In this parish of Kea on the open downs, by the highway or street, are situate the four burrows, i. e. the four sepulchres, tumuli, or graves, after the British-Roman manner, to put those travellers that passed by in mind of mortality and death; one of them is called Burrow Bel-les, i. e. the far off, remote, broad or large burrow or sepulchre, (viz. on the confines of this parish) and suitable to its other names it is one of the broadest or largest burrows in those parts; into which some tinners, temp. William III. in hopes of finding money, pierced a hole or adit into the centre thereof, where, though they missed their expectations they found in the same two of the broadest and flat moor-stones as a cover, supported by three perpendicular stones of suitable strength or bigness, that they had seen in the adjacent country. In the vacant space, vault, or arch under those stones, they found decayed or broken pieces of the urn or ossilegium, and about a gallon of black matter and ashes, which doubtless was the gleanings or remains of that once famous human creature, before the fifth century interred here, with many thousands others, doubtless of less degree in the contiguous lands thereof, who had not money to raise such troublesome, laborious, and costly funeral monuments as those four burrows were, and still are.

Cur-Lyghon in this parish is now transnominated to Carlyon; and here for many descents lived the family from thence denominated Curlyghon, who were gentlemen of considerable fame, lands, and revenues in those parts, as appeared to me from several old Latin deeds, some bearing

date 6 Henry V. (see Truro); from whence it came by marriage, descent, or purchase to Burleigh, and from him to Hawes, as I was informed.

TONKIN.

I take the name to be a corruption of Caius; and that St. Caius, Pope and kinsman to the Emperor Dioclesian, who suffered martyrdom under the said Emperor in 296, is the tutelar patron of this church, which is a daughter to Kenwyn, and passes in the same presentation, being valued with it in the King’s Books at 16l. The patronage in the Bishop of Exeter. The incumbent Mr. Mitchell, the oldest clergyman now living in this county; who though aged, and his churches three miles apart from each other, regularly serves them both every Sunday; he is since dead, in 1731, and has been succeeded by the Reverend Walter Borlase, LL.D. and vicar of Maddern.

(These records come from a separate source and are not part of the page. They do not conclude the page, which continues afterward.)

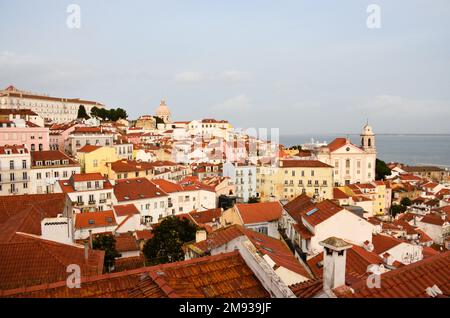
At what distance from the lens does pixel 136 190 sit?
27234 millimetres

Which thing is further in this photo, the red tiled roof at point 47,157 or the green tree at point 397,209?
the green tree at point 397,209

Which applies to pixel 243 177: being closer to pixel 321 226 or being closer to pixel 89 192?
pixel 89 192

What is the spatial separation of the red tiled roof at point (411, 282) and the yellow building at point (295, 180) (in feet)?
115

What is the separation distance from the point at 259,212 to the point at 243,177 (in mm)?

In this parish lies the extensive manor of Blanchland, latinized into Albalonda. This manor gave name to a considerable family, in which it continued for many descents. The last of them, Otho de Albalonda, had only one daughter and heir, Johanna, married in his lifetime to John Boscawen, of Tregothnon, in the 31st year of Edward III. and carried this rich inheritance into that family; in which it hath ever since continued, to their very great advantage, having within these fifty years brought them more money for copper than almost all the other mines in the county together, if the last twenty years are excepted, during which time great discoveries have been made in various other places. Neither are the wastrels of this manor destitute of good mines of tin; one of which, called the White Works, occasioned a law-suit between Mr. John Mayo, of Truro, owner of the tin bounds thereon, and Mr. Hugh Boscawen, lord of the soil, towards the latter end of the reign of Charles the Second.

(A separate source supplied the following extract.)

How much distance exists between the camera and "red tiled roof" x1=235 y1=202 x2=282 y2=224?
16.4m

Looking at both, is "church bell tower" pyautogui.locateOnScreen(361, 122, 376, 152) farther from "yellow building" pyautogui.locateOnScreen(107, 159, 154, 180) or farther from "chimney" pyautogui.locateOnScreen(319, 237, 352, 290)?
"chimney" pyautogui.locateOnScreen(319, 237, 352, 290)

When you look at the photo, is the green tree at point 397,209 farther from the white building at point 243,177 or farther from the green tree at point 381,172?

Mr. Mayo claimed the farm or toll of the copper-ore,

as well as of the tin, in right of his bounds; but the suit was very justly determined in favour of Mr. Boscawen, as Lord of the Soil, for that the right of the tin as bounder was only by the custom of the Stannaries, and that no such custom could be pleaded for copper ore.

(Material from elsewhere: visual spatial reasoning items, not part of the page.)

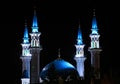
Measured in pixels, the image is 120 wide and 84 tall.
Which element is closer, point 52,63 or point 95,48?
point 52,63

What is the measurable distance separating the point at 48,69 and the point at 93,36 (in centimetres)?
571

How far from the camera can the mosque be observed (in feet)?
133

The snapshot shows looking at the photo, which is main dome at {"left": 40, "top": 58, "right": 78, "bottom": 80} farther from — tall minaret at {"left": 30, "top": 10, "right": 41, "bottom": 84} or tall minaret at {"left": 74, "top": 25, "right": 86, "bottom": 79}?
tall minaret at {"left": 74, "top": 25, "right": 86, "bottom": 79}

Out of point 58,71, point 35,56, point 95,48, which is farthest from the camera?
point 95,48

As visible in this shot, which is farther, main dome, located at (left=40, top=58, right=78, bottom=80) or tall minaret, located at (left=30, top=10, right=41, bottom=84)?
tall minaret, located at (left=30, top=10, right=41, bottom=84)

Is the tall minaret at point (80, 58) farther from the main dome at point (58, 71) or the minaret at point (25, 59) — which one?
the minaret at point (25, 59)

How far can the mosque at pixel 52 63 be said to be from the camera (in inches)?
1599

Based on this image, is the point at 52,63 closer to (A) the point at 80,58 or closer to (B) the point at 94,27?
(A) the point at 80,58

This one suit put an end to all disputes between the lords of the soil and the bounders, which otherwise would have been endless, and very much to the discouragement of copper mines; and there have not been wanting some designing people of late, who made application to King George II. then Prince of Wales, falsely representing that much tin ore was carried into Wales with the copper ore, and there separated from the copper, to his great loss of duties.

Guddern. This place hath been for several generations the seat, on lease from the family of Boscawen, of the Bowdens; perhaps ever since the Albalonda’s time, although they were possessed of fair estates in fee elsewhere.